Lo studio – informa il Cnr – ha individuato e isolato, attraverso l’analisi di dati ambientali e clinici raccolti nel corso dell’estate 2022, l’effetto dell’esposizione ai monoterpeni – componenti profumati degli oli essenziali diffusi dalle piante che sono molto presenti nelle foreste – sui parametri respiratori che normalmente si misurano per valutare le terapie tradizionalmente utilizzate contro l’asma. I risultati sono stati pubblicati sulla rivista “Forests”.

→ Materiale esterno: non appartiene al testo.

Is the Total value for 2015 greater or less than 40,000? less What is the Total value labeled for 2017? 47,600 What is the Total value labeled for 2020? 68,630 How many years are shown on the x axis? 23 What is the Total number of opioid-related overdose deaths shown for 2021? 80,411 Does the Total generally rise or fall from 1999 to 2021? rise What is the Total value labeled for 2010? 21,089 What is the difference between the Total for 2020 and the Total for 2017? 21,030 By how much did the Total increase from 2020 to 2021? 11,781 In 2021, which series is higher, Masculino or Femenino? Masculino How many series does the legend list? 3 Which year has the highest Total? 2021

“I nostri studi dimostrano come gli esiti dei trattamenti dell’asma adolescenziale siano stati condizionati dalla quantità di monoterpeni inalati dai giovani pazienti, nel tempo trascorso nella foresta di conifere che attornia il lago di Misurina. Dopo la nostra scoperta sul ruolo terapeutico degli stessi monoterpeni sui sintomi di ansia, oggi abbiamo un quadro molto più chiaro e ampio sulle funzioni curative della foresta, sia per quanto riguarda la sfera psicologica che per quella fisiologica”, sottolinea Francesco Meneguzzo, ricercatore del Cnr-Ibe e membro del Comitato scientifico centrale del Cai.

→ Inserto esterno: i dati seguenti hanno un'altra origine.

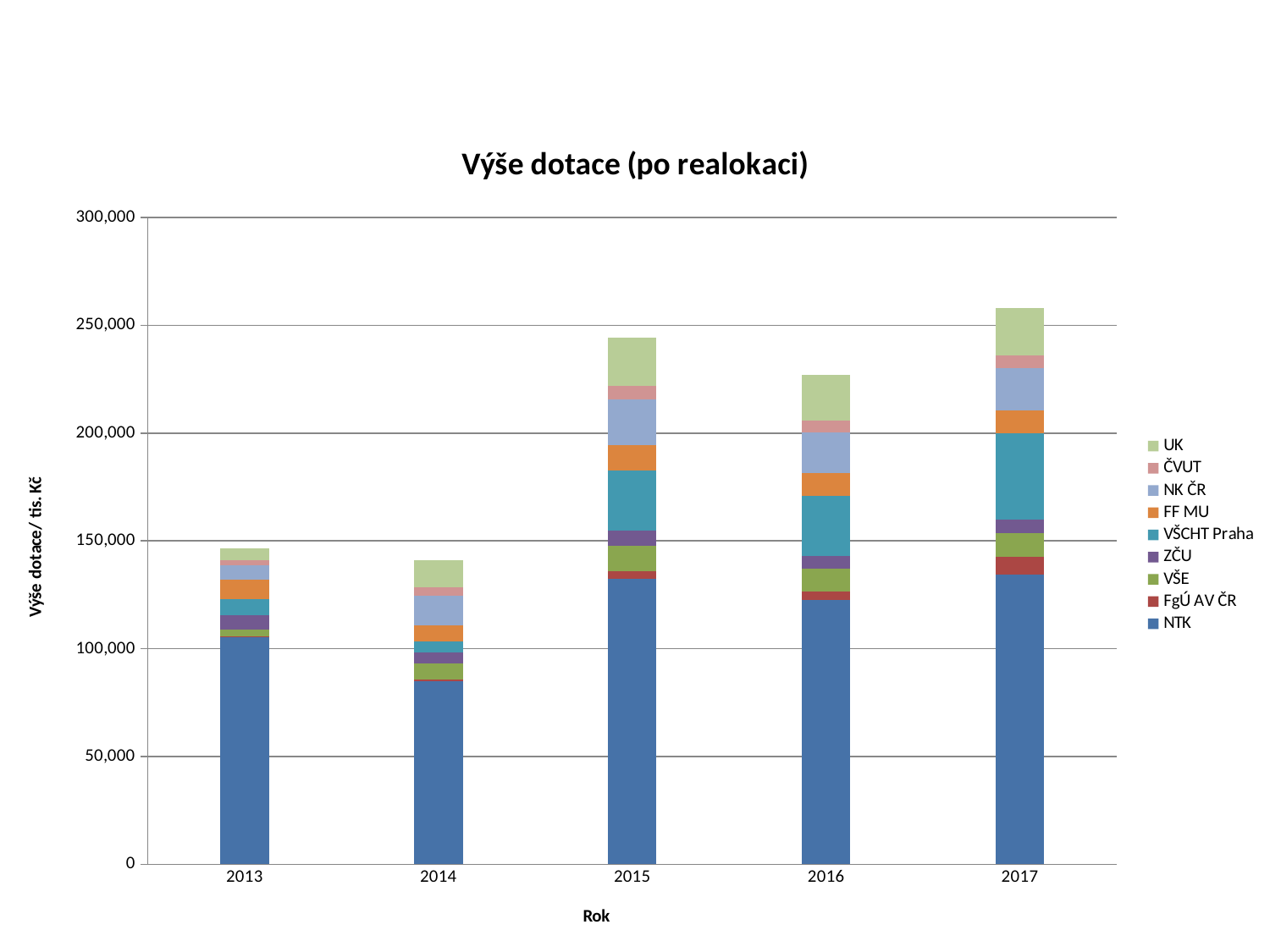
Is the NTK value for 2017 greater or less than 100,000? greater What is the title of the x axis of the chart? Rok What kind of chart is shown on the slide? Stacked bar chart Is the total stacked value for 2014 greater or less than 150,000? less How many years are shown on the x axis of the chart? 5 Which year has the highest total stacked bar? 2017 What is the title of the chart? Výše dotace (po realokaci) Does the total stacked value rise or fall from 2014 to 2015? rise Is the NTK value for 2014 greater or less than 100,000? less How many series does the legend of the chart list? 9 Which year has the larger total stacked bar, 2015 or 2016? 2015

Lo svolgimento della ricerca è stato articolato, poiché i ricercatori hanno dovuto incrociare i dati ambientali con quelli clinici raccolti su 42 pazienti. “Questa ricerca rappresenta il culmine di anni di lavoro: abbiamo dimostrato che l’aria forestale svolge un ruolo terapeutico ad ampio spettro, e questo offre la definitiva giustificazione scientifica all’adozione delle prescrizioni sanitarie cosiddette verdi. Si pensi che in Germania, Canada, Giappone e Corea del Sud, con molte meno evidenze scientifiche, sono state sviluppate reti di stazioni per la terapia forestale. E proprio in Germania, tra qualche mese, entreranno in funzione le prime stazioni dotate di personale medico e di psicologi”, afferma Federica Zabini del Cnr-Ibe, responsabile Cnr del progetto e supervisore della ricerca.

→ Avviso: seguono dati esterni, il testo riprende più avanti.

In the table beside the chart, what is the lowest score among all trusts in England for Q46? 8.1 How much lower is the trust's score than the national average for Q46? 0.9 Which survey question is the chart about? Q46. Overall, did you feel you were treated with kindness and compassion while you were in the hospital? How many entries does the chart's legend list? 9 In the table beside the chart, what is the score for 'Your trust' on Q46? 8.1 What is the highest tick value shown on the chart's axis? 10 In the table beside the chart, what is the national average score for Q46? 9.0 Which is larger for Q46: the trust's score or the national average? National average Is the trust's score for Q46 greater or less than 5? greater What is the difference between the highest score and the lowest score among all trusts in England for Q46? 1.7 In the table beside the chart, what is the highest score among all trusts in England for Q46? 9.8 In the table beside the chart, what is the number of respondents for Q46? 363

“Abbiamo applicato metodi statistici avanzati, specifici della ricerca clinica, per confermare risultati che hanno stupito e che, oggi, ci permettono di disporre di criteri per individuare e qualificare stazioni di terapia forestale, e ottimizzare le funzioni dei centri di trattamento e riabilitazione dell’asma infantile e adolescenziale”, aggiunge Davide Donelli (Università di Parma/Azienda ospedaliero-universitaria di Parma).

Questi risultati – conclude il Cnr – potranno aprire la strada alla costituzione di nuovi centri in alta quota, immersi in foreste ricche di monoterpeni, anche nelle aree appenniniche.